Plakat meczowy.Na mecz zapraszała Klaudia Niedźwiedzka.
Plakat meczowy.
Na mecz zapraszała Klaudia Niedźwiedzka.

Dziś punktualnie o godzinie 18:00 koszykarki Wisły CanPack Kraków rozpoczną swój szósty mecz bieżącego sezonu w rozgrywkach elitarnej Euroligi. Niestety poprzednie pięć euroligowych gier zakończyło się naszymi porażkami, a to oznacza, że w czekającej nas dziś potyczce z francuskim zespołem Basket Lattes Montpellier Agglomération wiślaczki wręcz muszą postarać się o przełamanie tej złej passy. Oczywiście jeśli marzą o włączeniu się jeszcze do walki o co najmniej szóste miejsce w grupie, które premiowane jest później dalszymi pucharowymi występami.

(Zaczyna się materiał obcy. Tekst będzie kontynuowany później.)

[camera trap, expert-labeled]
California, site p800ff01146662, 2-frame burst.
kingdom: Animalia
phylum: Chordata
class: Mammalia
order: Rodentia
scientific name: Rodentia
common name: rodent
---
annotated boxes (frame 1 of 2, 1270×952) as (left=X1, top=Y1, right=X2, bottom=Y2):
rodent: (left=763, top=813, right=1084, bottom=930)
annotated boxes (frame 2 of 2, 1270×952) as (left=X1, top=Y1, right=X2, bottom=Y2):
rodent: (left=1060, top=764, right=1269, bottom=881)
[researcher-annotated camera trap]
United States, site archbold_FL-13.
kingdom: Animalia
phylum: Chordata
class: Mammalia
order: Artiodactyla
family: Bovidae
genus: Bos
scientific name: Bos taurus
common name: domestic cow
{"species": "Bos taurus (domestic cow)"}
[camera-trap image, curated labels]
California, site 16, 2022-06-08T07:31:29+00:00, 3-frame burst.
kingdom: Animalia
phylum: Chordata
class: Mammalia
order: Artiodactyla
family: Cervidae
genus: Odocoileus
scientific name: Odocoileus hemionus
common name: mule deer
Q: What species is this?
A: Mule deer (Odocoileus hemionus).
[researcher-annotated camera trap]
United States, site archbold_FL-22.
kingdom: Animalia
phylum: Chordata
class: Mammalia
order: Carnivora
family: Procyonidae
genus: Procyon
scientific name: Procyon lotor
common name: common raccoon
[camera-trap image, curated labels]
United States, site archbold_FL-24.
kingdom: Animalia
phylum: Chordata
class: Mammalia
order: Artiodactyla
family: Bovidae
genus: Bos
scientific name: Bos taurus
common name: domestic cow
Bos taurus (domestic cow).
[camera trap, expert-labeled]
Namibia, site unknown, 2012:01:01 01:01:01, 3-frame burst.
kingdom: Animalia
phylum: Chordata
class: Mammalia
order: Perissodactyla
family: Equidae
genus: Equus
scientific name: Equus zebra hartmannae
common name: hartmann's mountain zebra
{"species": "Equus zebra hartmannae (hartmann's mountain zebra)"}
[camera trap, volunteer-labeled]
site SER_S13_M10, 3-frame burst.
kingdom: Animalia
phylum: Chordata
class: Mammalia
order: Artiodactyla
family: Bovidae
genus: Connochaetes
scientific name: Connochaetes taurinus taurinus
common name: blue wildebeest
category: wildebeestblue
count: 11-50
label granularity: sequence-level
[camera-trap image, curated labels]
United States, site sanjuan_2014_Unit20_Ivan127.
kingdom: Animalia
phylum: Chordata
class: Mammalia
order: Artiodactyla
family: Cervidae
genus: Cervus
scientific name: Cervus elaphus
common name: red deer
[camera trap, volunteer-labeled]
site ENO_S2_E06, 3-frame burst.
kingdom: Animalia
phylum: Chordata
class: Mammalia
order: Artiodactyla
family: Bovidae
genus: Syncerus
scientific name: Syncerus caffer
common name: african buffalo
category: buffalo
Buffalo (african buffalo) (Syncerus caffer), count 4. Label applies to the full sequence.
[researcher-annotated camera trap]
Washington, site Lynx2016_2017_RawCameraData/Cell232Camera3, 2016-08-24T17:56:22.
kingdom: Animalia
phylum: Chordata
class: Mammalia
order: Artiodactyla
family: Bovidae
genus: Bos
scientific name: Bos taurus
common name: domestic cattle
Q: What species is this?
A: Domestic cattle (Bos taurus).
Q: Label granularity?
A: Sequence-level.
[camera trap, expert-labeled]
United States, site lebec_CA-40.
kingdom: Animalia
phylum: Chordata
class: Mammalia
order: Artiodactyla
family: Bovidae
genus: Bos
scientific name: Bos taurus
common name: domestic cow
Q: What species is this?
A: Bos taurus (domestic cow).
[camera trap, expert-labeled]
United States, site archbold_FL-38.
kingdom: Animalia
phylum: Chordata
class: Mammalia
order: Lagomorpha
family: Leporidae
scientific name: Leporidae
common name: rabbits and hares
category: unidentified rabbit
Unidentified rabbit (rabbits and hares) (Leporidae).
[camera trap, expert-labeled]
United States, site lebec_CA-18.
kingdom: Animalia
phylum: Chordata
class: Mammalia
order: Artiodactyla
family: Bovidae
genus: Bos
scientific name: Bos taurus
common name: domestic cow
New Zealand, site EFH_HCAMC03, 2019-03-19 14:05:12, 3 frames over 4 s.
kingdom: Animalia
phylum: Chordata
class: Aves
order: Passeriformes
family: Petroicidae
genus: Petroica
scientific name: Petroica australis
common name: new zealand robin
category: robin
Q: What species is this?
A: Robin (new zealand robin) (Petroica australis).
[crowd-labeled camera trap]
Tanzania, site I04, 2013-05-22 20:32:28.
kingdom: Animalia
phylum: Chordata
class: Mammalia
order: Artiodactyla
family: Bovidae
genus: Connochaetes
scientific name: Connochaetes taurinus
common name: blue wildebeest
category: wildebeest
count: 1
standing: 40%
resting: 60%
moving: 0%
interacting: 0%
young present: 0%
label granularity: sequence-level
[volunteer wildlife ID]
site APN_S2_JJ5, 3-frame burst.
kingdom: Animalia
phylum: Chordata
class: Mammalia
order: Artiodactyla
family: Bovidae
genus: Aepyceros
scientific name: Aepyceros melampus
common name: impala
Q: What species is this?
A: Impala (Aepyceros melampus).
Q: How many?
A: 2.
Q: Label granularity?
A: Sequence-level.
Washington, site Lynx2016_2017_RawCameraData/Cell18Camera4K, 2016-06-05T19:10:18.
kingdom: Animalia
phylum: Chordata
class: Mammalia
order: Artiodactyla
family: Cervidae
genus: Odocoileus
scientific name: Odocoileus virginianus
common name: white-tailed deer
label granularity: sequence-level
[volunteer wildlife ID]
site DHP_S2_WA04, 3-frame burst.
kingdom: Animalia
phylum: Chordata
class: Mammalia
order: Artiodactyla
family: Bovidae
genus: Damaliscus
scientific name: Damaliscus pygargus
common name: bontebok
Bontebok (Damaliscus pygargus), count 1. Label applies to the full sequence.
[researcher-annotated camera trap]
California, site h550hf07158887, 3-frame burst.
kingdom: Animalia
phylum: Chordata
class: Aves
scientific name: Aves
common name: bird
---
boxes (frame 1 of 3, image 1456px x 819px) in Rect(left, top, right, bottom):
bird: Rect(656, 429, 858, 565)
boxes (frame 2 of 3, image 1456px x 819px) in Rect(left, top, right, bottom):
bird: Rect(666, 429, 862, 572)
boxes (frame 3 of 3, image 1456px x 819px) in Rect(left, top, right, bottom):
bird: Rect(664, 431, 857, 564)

Choć dotychczas stoczyliśmy wyrównane boje choćby z rosyjską Nadieżdą Orenburg oraz z hiszpańską Perfumerías Avenida Salamanca, to kompletu punktów nam to nie dodało. Nasz zespół jak na razie najbliżej zwycięstwa był w rywalizacji z włoską Familą Schio, ale przegraliśmy wtedy rzutem równo z syreną. To mogło wiślaczki podłamać, ale te zapowiadają dziś, że naprzeciwko ekipy BLMA wyjdą na parkiet wyłącznie po zwycięstwo.

Łatwo o to nie będzie, bo choć zespół z Francji sam ma na swoim koncie bilans 1-4, to mając w swoim składzie choćby skuteczną Włoszkę - Giorgię Sottanę oraz Amerykankę - Courtney Hurt - ma kim postraszyć. Na pewno nie zrobi tego już jednak Ewelina Kobryn, która bieżący sezon rozpoczęła w ekipie BLMA, ale na początku bieżącego tygodnia swoją umowę rozwiązała. Nie będzie więc dodatkowego "smaczku" tego spotkania, ale i tak zapowiada się ono niezwykle emocjonująco.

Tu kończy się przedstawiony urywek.